Una vez declarada la independencia y aprobado por el constituyente la adopción del imperio, sin explicación ni acuerdo alguno, Iturbide trató de gobernar su imperio prendido con alfileres desde nuestra hermosa capital.
Se corrigieron las cosas en 1824, se adoptó el federalismo para evitar que nos convirtiéramos en un puñado de pequeñas repúblicas y se aprobó también crear un territorio al modo de Estados Unidos de América, que se llamara Distrito Federal, para asiento de los poderes de la nueva entidad política; afortunadamente y en buena medida gracias a los argumentos del inquieto Fray Servando Teresa de Mier, se escogió para ello la ciudad de México y no otra del interior como algunos proponían.
Desde entonces tenemos ese nombre burocrático de Distrito Federal, al que le hemos tomado cariño y gracias al cual sus habitantes hemos estado con derechos políticos recortados.
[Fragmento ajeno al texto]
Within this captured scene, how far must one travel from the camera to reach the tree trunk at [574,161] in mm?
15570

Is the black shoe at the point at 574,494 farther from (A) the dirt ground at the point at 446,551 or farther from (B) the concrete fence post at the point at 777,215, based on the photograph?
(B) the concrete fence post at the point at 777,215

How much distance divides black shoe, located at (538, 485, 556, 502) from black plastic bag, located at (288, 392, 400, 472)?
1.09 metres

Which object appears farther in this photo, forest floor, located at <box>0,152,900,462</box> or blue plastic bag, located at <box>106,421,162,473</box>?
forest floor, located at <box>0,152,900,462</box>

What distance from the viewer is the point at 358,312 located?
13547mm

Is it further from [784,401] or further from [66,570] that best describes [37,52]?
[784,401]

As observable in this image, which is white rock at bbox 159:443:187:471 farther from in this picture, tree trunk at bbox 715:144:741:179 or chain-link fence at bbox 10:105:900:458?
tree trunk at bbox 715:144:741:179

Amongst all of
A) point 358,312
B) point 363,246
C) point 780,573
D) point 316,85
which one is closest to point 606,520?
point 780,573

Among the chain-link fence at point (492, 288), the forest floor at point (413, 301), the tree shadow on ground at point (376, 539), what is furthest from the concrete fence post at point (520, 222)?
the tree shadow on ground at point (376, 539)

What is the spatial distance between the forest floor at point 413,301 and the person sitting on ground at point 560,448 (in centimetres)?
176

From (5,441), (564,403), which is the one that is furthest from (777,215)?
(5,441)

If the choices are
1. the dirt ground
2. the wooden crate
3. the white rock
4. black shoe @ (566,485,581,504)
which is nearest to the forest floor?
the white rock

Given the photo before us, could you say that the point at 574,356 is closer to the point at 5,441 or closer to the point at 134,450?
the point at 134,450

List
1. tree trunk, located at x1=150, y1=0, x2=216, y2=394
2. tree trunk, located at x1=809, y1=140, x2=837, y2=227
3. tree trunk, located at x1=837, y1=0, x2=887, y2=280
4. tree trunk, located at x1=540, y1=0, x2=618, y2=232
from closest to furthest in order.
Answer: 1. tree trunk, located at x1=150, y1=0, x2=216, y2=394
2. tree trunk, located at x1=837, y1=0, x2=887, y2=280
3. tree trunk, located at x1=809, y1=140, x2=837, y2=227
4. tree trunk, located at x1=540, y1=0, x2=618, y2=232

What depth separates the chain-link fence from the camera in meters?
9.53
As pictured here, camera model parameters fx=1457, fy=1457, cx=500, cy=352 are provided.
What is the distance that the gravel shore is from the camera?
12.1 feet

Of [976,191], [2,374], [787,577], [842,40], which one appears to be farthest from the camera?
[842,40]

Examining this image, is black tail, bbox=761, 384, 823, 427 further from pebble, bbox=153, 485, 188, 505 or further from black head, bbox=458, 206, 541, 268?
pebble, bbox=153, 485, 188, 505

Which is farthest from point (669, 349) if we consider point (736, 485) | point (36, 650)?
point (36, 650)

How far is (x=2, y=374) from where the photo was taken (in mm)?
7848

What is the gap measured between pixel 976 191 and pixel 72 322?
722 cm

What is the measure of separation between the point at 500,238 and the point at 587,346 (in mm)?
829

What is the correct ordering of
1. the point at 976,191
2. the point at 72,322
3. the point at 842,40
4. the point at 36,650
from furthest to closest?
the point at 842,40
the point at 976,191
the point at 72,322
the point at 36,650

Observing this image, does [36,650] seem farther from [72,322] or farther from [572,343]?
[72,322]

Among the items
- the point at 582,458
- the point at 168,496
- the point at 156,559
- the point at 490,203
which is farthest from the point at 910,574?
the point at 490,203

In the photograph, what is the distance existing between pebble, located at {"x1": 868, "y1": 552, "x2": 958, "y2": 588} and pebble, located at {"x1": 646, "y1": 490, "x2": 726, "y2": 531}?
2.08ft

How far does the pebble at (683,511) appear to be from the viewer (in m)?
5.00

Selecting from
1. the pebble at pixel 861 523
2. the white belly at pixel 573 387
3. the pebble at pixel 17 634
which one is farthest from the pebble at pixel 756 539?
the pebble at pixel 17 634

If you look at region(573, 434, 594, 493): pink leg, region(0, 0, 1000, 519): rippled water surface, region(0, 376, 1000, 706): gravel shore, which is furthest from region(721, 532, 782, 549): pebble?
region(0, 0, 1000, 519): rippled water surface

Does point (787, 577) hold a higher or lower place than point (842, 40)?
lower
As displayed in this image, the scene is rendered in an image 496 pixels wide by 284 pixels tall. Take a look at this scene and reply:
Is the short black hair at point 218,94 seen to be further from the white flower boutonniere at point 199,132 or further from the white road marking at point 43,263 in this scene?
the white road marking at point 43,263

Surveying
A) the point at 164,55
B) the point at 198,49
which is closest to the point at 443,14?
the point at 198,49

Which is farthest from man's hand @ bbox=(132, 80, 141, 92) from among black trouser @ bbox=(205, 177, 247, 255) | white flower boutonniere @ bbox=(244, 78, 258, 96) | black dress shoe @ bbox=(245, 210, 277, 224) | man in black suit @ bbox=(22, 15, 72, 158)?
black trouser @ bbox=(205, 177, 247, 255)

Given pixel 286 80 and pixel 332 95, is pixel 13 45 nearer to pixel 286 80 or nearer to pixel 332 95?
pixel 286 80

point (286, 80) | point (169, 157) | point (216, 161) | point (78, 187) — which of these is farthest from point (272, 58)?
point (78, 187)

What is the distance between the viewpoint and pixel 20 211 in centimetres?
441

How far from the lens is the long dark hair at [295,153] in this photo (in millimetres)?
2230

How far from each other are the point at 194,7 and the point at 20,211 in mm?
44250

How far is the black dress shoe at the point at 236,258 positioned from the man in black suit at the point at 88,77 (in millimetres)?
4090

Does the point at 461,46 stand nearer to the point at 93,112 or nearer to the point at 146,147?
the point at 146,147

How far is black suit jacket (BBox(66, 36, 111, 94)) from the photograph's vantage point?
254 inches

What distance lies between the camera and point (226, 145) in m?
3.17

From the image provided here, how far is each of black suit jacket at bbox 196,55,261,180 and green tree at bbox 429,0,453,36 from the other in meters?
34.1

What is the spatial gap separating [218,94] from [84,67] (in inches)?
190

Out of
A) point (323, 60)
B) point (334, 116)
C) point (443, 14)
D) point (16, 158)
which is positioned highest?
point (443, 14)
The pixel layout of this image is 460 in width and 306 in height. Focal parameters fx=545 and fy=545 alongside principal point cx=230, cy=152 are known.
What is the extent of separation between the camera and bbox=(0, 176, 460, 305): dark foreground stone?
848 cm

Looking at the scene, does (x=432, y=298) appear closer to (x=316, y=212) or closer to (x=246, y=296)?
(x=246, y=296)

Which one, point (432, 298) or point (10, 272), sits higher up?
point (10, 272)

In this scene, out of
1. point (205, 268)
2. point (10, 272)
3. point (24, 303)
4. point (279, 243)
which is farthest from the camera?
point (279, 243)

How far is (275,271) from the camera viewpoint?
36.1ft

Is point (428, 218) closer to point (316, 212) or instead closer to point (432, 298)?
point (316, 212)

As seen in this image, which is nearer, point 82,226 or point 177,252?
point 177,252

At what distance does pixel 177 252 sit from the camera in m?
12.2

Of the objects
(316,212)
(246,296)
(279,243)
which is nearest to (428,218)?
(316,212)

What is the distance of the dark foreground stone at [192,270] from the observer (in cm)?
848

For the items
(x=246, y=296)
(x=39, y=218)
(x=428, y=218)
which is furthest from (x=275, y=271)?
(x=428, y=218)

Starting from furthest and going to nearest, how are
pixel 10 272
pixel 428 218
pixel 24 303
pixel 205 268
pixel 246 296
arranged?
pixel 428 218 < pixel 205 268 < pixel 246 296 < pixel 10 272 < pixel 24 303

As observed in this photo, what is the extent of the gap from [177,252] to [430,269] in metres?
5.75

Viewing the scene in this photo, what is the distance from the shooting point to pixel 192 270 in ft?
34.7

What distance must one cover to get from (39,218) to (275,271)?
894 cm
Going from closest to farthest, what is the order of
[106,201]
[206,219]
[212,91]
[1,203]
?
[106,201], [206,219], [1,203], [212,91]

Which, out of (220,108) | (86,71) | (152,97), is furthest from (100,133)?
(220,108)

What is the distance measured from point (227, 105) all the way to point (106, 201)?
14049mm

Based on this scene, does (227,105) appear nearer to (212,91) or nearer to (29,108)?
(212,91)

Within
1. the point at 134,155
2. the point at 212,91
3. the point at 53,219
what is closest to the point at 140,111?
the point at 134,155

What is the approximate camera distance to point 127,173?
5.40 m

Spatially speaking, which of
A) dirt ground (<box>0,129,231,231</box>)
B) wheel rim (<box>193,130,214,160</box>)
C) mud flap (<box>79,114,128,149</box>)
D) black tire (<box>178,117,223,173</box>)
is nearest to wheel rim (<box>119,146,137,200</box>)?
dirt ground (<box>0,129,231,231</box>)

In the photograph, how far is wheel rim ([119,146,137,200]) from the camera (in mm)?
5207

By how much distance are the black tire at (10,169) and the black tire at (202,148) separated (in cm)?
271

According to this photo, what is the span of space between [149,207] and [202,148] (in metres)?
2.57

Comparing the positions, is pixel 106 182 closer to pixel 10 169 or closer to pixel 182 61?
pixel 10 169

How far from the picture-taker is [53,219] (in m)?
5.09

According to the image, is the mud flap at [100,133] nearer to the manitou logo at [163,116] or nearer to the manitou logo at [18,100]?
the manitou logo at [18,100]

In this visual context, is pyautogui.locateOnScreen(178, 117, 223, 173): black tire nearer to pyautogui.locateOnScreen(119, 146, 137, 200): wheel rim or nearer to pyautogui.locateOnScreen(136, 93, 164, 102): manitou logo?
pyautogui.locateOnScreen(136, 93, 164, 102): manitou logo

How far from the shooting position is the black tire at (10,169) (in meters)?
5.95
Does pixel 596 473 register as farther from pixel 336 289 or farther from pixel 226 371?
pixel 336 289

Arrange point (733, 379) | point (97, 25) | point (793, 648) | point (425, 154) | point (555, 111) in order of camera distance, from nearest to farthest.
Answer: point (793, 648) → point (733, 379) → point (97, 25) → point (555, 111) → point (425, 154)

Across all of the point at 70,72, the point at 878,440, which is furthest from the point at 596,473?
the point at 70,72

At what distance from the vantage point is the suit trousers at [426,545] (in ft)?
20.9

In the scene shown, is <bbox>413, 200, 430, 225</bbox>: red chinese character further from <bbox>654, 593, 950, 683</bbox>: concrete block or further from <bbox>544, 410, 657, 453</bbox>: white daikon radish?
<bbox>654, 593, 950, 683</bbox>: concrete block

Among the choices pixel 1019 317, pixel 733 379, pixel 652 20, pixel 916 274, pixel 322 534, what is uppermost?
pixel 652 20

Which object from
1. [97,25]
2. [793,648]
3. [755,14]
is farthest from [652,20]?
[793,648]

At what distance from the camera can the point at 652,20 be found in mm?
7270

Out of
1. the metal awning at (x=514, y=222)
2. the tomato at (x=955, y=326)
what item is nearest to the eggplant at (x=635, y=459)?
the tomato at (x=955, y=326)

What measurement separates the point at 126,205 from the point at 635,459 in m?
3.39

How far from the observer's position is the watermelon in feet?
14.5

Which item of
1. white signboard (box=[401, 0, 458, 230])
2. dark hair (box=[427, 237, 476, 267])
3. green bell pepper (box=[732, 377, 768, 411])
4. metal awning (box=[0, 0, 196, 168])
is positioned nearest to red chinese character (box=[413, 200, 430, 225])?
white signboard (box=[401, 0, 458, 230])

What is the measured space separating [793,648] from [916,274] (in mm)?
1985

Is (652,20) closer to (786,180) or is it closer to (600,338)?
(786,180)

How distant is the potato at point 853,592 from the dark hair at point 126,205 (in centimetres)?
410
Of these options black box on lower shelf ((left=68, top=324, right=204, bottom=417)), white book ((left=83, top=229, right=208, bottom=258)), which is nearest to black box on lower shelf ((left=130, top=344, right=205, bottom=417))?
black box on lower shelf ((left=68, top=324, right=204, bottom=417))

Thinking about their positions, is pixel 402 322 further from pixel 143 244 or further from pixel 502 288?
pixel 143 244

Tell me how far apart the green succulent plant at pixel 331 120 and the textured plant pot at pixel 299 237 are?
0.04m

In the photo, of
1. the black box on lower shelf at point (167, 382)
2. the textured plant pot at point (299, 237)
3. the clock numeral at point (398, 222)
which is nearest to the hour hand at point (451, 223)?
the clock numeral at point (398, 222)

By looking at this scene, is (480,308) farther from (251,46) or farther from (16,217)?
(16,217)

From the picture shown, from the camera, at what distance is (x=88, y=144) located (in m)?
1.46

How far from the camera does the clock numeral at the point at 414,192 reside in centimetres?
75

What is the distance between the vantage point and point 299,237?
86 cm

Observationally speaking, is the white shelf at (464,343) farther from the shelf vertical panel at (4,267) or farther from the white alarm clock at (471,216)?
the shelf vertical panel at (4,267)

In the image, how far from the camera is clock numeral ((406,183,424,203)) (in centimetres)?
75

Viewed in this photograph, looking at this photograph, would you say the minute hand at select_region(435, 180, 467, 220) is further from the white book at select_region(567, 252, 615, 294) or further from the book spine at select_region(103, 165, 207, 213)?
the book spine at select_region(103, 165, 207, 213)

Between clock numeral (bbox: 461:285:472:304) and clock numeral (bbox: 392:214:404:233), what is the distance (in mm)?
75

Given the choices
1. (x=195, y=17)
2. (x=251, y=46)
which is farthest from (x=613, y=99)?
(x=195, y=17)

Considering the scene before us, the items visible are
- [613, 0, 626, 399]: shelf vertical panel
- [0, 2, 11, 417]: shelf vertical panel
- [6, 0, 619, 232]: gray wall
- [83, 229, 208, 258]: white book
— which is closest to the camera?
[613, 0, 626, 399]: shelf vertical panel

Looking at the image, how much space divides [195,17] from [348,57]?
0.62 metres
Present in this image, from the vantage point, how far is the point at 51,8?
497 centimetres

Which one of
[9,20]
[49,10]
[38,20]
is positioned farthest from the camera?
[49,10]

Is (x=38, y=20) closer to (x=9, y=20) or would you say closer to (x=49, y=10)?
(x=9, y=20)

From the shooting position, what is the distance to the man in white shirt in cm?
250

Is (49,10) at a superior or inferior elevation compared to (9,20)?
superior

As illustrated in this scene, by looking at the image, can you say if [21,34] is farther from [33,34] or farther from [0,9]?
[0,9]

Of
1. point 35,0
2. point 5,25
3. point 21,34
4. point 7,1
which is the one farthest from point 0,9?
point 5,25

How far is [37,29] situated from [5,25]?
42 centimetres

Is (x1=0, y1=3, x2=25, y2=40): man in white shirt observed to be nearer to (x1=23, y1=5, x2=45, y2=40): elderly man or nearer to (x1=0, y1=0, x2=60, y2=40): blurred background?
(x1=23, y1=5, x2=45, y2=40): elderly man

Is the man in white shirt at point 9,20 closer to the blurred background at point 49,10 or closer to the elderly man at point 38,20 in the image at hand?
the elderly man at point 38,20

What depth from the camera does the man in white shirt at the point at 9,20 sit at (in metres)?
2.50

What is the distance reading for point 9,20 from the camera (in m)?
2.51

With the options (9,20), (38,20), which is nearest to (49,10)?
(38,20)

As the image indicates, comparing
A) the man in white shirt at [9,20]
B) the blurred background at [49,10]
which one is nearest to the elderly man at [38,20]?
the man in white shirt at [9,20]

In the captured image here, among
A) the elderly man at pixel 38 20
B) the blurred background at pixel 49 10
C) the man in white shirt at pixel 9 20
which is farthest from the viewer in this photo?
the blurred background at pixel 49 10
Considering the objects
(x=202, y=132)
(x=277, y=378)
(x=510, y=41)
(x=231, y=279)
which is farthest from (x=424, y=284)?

Al menos durante muchos años pudimos elegir a los integrantes de los ayuntamientos locales.
En 1928 el sonorense Álvaro Obregón, que no quería a los habitantes de la capital y era en ese sentimiento correspondido, suprimió los ayuntamientos y creó el Departamento del Distrito Federal, que acordaría con el presidente y su jefe sería nombrado por el titular del Ejecutivo.
A fines del siglo XX, finalmente, pudimos elegir a unas autoridades con nombres ambiguos y con poderes limitados, y parece que estamos a un paso de asumir la plenitud de la soberanía popular en la ciudad de México y tener nuestra propia Constitución, no ciertamente gracias al Pacto por México, sino a la larga lucha de los ciudadanos para lograrlo.